Voici toutes les façons possibles d’obtenir un
emblème :
- Chaque niveau comporte cinq missions. Dans le mode histoire,
on ne peut remplir que la première mission, à savoir aller au bout du parcours, ou bien trouver les trois émeraudes/clés
(pour Knuckles et Rouge). Les quatre autres missions consistent respectivement à ramasser cent anneaux, trouver le
chao perdu (à noter qu’il faut d’abord trouver la Mystic Melody cachée dans un des niveaux de chaque
personnage), terminer le niveau avant la fin d’un compte à rebours, et réussir le mode difficile. Chaque
mission réussie rapporte un emblème, et nous sommes obligés de les faire dans l’ordre
pour accéder à la suivante.
- On gagne trois emblèmes en terminant les deux histoires
et en bouclant la dernière réunissant tout le monde.

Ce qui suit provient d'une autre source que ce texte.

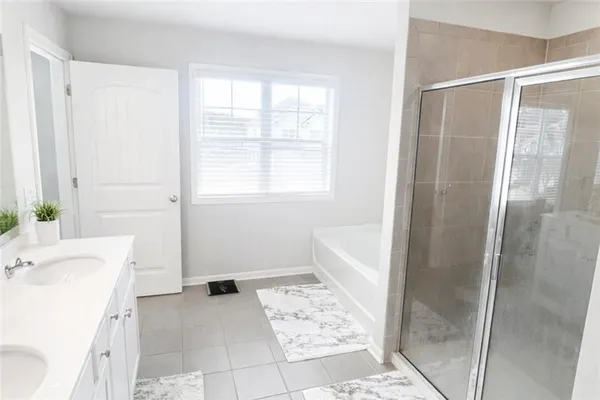 a bathroom with a bathtub and a sink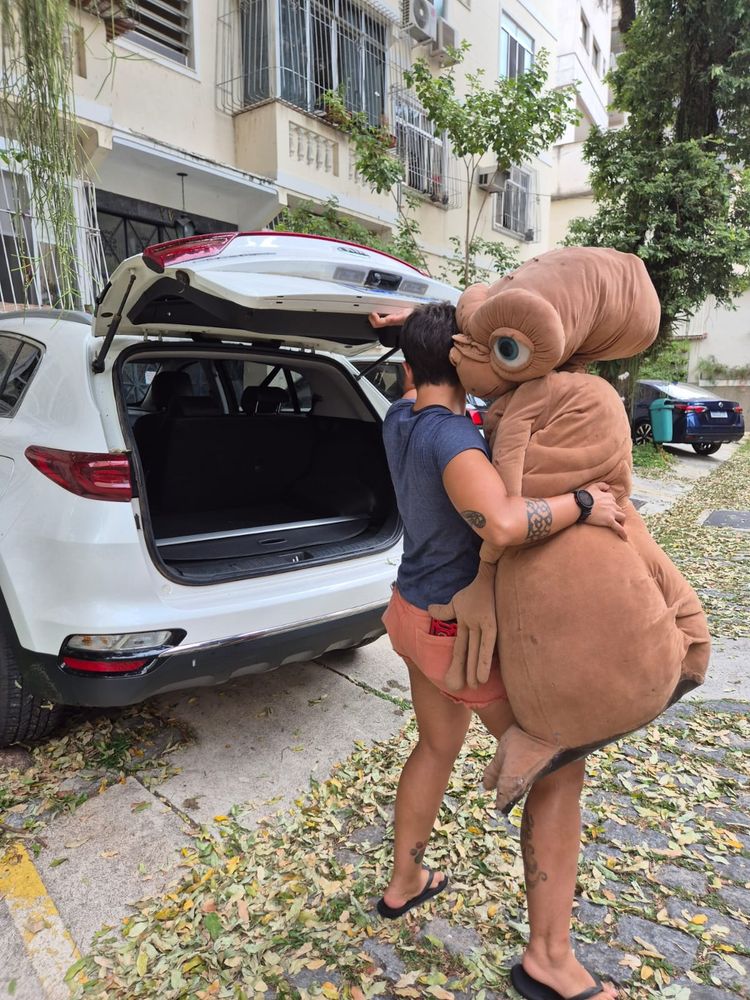 Eu, uma mulher branca de cabelo curto magra, usando short laranja e camisa azul, fechando a mala de um carro branco e segurando um boneco gigante do ET do Spielberg. O ET está com a mão na minha bunda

- Il faut remporter les trois courses de kart du mode extra
pour gagner trois emblèmes.
- Toujours dans le mode extra, on gagne trois emblèmes
en réaffrontant sans interruption et successivement tous les boss de la Hero Team, de la Dark Team et ensuite tous
les boss du jeu réunis (y compris ceux de la dernière histoire).
- On obtient un emblème quand un personnage obtient
un A à toutes ses missions, et un autre si on obtient tous les A du dernier niveau multi-personnage : sept en tout.
- Remporter chacune des cinq courses de chao : cinq emblèmes
à la clé.
- Gagner chacun des quatre combats de karaté chao :
quatre emblèmes.
Nous avons donc au total : (31x5) + 3 + 3 + 3 + 7 + 5 + 4
= 180 emblèmes. Le compte est bon !
Pour avoir tous les emblèmes, nous sommes donc obligés
d’obtenir tous les A, et c’est là que la richesse des niveaux se révèle. Après les
avoir traversés « point à la ligne », on se met à déguster l’excellence du level-design.